Profile: artist
Alex Pearl
Alex Pearl trades on repetition, loss and the ‘destabilising language of humour’. Here he talks to Andrew Bryant about these and other forces at play as discussed in his Artists talking blog.
Andrew Bryant: Generally, your work is funny. It's sad as well, but the overall tone, I would say, is a humorous one. Would you agree?
Alex Pearl: Generally my work is sad, it's funny too, but the overall tone, I would say is a melancholic one. Actually I don't think the two ideas are separable for me. I once showed an animated piece to a group of students. It detailed all the ways I had considered killing myself while depressed. They laughed hysterically. I think it is this meeting of jest and anguish that interests me and is where I want my work to hang. Certainly, if it were just funny I wouldn't be happy with it, nor if it were merely sad. Also I have a desire to be slight and uncertain. It seems to me to be an interesting position to hold. Humour distracts and undermines, it takes away substance, but then again it doesn't. It is a destabilising language (tool?).

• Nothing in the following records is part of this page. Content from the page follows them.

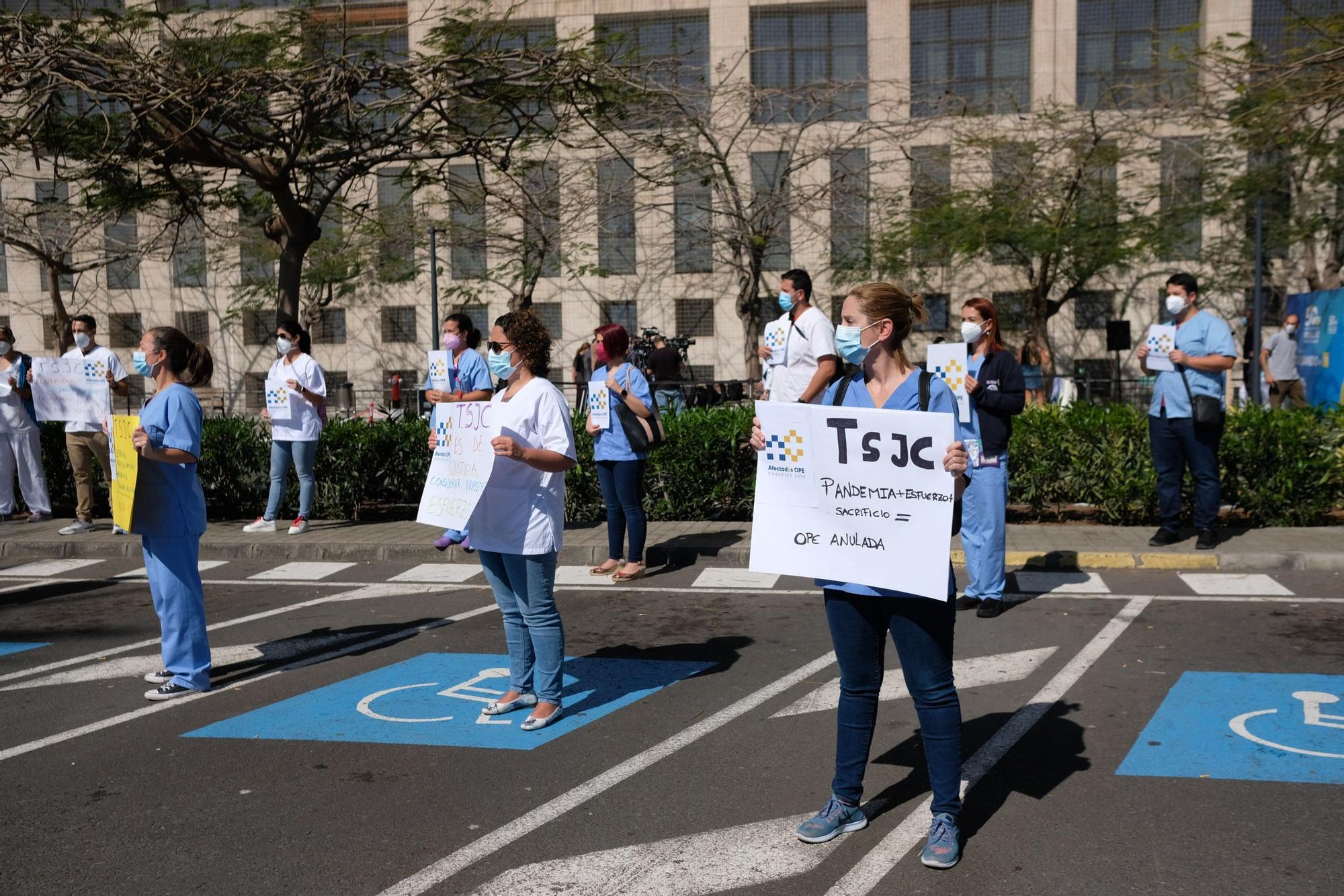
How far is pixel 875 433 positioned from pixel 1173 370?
6814mm

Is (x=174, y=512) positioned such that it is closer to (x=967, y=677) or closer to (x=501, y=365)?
(x=501, y=365)

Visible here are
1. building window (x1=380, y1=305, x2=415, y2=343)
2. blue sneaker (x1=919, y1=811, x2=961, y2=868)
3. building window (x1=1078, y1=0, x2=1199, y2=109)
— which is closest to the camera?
blue sneaker (x1=919, y1=811, x2=961, y2=868)

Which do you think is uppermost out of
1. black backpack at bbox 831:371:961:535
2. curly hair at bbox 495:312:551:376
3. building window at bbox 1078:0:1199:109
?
building window at bbox 1078:0:1199:109

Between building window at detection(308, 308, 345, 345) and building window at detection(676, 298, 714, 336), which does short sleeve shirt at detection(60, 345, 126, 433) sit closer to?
building window at detection(676, 298, 714, 336)

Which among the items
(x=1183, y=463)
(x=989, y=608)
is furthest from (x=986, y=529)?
(x=1183, y=463)

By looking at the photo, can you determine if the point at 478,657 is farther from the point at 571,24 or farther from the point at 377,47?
the point at 571,24

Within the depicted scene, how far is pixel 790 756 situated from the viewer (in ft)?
18.3

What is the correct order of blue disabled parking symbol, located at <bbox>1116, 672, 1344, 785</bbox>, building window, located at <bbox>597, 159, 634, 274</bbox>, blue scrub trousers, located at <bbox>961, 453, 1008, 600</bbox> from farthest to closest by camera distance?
building window, located at <bbox>597, 159, 634, 274</bbox> → blue scrub trousers, located at <bbox>961, 453, 1008, 600</bbox> → blue disabled parking symbol, located at <bbox>1116, 672, 1344, 785</bbox>

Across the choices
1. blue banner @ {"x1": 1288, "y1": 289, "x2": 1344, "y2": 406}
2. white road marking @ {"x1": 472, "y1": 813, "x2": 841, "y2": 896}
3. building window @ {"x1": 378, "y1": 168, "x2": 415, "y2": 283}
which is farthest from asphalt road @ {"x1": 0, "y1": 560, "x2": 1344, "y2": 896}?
building window @ {"x1": 378, "y1": 168, "x2": 415, "y2": 283}

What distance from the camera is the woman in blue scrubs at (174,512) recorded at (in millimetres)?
6703

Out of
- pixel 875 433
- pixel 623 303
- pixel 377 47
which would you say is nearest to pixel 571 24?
pixel 623 303

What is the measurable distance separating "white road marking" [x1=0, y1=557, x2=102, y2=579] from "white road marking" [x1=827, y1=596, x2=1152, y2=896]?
8541 mm

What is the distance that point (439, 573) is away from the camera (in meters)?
10.7

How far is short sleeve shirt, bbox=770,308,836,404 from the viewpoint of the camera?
908 centimetres
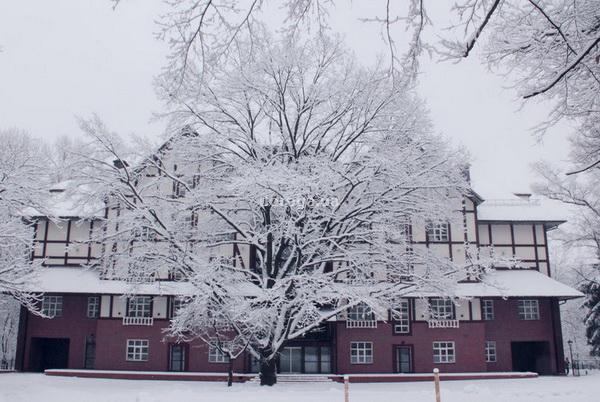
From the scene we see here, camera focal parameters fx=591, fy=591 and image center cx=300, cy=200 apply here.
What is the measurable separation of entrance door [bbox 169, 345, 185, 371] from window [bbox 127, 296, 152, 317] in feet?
6.62

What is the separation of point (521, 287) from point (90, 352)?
69.1 ft

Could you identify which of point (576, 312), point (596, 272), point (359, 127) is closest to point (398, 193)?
point (359, 127)

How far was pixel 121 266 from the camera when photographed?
64.4ft

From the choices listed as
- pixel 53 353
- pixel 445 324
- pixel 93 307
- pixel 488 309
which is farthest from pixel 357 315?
pixel 53 353

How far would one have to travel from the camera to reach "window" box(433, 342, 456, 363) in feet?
91.8

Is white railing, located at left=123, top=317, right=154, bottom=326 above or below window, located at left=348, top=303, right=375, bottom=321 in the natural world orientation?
below

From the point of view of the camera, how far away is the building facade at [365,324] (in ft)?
91.2

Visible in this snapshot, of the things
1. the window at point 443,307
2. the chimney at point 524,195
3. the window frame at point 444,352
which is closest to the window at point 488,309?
the window at point 443,307

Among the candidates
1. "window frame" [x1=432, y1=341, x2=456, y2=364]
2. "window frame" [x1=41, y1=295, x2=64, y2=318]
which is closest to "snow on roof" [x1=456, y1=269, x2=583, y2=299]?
"window frame" [x1=432, y1=341, x2=456, y2=364]

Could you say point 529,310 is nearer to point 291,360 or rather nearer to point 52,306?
point 291,360

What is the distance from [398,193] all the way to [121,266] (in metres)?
9.44

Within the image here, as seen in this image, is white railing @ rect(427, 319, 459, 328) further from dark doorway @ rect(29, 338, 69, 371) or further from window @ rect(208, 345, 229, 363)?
dark doorway @ rect(29, 338, 69, 371)

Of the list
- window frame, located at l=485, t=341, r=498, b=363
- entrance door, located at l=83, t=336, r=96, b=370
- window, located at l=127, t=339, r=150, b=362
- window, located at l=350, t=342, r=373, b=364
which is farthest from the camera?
window frame, located at l=485, t=341, r=498, b=363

There is also a deep rootedness of humour in human interaction. We share a joke; it is a communication of like minds and I've never wanted to make work that was drily theoretical or abstruse. The gods like a joke too.

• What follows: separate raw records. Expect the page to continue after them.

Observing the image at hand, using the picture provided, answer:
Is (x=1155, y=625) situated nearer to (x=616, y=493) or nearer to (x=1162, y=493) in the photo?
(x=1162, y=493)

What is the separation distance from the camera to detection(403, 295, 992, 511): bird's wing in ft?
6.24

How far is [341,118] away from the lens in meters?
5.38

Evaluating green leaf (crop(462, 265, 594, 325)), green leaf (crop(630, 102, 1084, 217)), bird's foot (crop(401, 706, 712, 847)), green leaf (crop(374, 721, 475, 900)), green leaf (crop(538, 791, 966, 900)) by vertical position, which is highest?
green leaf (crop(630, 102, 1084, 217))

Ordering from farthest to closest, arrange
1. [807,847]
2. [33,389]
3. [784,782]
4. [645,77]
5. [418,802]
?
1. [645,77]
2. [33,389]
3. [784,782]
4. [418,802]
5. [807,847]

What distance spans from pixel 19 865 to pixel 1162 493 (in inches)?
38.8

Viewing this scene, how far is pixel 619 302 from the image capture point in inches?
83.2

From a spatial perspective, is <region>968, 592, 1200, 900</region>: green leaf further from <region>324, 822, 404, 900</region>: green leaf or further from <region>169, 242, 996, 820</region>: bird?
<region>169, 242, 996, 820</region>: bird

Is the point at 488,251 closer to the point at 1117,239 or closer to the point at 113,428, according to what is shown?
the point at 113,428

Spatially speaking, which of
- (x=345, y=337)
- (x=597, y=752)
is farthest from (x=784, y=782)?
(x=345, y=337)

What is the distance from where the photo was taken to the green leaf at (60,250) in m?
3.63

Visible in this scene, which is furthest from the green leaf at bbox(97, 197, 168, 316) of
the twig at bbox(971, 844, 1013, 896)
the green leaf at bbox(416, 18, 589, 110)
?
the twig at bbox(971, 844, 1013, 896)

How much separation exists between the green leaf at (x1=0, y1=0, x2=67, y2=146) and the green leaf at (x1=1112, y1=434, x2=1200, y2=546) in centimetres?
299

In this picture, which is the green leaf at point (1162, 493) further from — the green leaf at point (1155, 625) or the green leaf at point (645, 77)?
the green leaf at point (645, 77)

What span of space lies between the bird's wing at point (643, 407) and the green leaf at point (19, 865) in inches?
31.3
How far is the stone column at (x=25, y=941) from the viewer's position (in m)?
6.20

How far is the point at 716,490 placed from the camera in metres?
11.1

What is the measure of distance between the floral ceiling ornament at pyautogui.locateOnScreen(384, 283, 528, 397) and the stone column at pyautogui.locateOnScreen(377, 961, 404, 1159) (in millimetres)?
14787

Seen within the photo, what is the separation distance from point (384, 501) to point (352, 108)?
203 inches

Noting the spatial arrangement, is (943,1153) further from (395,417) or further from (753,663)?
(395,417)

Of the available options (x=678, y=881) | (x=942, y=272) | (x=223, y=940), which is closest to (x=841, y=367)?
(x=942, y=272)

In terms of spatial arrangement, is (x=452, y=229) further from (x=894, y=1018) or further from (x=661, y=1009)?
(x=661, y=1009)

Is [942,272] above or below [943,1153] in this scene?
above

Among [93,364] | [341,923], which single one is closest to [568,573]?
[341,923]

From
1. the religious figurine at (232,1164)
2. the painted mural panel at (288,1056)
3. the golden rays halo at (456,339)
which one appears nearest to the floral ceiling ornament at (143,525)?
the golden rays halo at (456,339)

AB: Yes, I like that, the idea that humour is destabilising. But at the same time doesn't it reinforce the thing it appears to destabilise? Both positions, melancholia and the joke, actually hold one another in position don't they?
AP: Oh certainly, that's a common idea in comedy both in comedic characters and the biographies of comics – Hancock, Sellers etc. It's a bit like those Thaumatrope illusions. I've also been interested in the Pierrot character since I was a student and used aspects of it in my personae for some of my blogs. There, I suppose, there is a sense of good-humoured resignation to outside forces natural and otherwise.

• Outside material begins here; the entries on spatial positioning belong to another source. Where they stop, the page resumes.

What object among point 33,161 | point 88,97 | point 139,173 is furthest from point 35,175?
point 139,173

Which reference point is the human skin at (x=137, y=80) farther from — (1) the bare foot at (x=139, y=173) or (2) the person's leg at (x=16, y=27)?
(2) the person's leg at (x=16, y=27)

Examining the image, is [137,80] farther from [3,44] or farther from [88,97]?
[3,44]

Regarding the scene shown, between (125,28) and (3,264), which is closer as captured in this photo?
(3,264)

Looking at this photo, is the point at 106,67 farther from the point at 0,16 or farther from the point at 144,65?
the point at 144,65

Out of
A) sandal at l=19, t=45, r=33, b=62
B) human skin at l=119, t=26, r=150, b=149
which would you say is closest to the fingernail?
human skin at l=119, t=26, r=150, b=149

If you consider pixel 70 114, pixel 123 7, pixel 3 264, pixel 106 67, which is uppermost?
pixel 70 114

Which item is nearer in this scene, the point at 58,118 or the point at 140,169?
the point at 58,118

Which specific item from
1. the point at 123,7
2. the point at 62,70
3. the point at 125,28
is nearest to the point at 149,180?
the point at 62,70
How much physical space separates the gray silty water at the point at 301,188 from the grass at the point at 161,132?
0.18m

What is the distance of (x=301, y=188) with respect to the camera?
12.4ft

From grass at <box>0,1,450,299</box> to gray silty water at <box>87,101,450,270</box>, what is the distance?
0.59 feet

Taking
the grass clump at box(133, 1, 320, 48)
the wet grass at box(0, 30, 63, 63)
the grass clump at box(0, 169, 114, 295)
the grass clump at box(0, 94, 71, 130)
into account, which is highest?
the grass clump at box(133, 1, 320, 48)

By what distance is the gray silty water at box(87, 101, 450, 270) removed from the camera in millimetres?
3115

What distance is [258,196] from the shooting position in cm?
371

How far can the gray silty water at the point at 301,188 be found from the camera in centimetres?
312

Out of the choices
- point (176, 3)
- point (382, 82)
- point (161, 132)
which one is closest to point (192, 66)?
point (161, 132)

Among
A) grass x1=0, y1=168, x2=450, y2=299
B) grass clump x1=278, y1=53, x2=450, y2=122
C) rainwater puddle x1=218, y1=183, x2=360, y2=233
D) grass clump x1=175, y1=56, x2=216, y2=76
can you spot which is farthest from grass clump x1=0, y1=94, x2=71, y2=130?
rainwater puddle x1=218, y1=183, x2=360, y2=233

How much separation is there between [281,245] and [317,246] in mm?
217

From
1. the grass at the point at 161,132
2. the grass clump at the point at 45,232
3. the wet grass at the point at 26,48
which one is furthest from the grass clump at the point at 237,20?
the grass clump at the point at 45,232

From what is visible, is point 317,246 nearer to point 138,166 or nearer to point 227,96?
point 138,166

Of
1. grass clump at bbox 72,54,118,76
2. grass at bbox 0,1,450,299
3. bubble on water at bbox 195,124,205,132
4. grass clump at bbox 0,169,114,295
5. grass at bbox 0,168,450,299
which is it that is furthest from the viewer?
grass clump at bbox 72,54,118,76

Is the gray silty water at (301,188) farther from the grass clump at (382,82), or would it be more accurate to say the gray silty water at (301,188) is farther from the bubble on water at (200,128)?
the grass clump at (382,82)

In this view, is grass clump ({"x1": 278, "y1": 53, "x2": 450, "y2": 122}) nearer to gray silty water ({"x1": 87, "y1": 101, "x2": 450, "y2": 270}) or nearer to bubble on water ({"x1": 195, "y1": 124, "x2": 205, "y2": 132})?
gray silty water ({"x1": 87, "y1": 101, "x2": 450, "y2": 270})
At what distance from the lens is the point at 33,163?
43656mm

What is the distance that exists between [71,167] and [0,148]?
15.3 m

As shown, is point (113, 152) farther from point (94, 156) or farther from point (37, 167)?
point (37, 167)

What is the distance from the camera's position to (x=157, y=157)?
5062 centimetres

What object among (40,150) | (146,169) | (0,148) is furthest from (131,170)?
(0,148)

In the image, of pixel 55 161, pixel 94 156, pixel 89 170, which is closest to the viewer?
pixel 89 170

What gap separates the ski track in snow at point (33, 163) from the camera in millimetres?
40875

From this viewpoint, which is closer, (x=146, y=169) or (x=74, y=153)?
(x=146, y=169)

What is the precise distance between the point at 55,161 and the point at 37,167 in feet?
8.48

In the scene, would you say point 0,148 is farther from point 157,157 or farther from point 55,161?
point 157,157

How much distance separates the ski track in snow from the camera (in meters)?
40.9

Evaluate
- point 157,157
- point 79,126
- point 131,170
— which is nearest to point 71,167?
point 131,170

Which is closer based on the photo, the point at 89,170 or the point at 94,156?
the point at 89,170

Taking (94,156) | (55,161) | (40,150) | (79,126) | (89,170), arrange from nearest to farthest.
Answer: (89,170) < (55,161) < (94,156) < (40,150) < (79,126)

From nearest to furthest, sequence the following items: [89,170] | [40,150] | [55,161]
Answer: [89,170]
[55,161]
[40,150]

AB: Do you think humour might operate as a kind of redemption, letting us off the hook as it were? I'm thinking about how humour usually is an 'end game', it breaks the tension, it's a relief and a release. But a release from what? Complexity? Responsibility? Resistance? Is there a danger of the work becoming spectacle, turning us into passive viewers rather than active agents?
AP: Argh so many questions! I think you are right in terms of humour as a sort of release, but I think I try to avoid that. In most of my work I think the humour and the distress (for want of a better word) run hand in hand. They are often very unsatisfactory works, impotent and disappointing. A critic once described one of my films as being ‘like an empty dream’, an idea I have always found attractive. I think these feelings of laughter, loss and powerlessness are tangled together.
On the other hand I like the idea as an artist of finding ways to avoid responsibility. I like to lease control to outside forces (or at least be able to say that I have) then that ‘oh it's only a joke’ saying comes into play although of course it isn't. Or maybe it is. Perhaps this leaves the viewer as a spectator but one on unstable ground unsure of what they are looking at. I don't think about any of this while I am making work. But I do like to adopt a tragic persona.
AB: That reminds me of an essay by Roland Barthes called The Poor and the Proletariat in which he talks about Charlie Chaplin. Barthes says Chaplin’s success is in “...show[ing] the public its blindness by presenting at the same time a man who is blind and what is in front of him." I am thinking particularly of your series Little Deaths in which comic characters suffer terrible demises at the hand of a greater force. What they cannot see (but we can) is that the ‘greater force’ is actually a simple construction, and one that could be easily dismantled. This seems to point to the idea that we generate, in a sense, our own suffering, and even that there is a perverse pleasure in that.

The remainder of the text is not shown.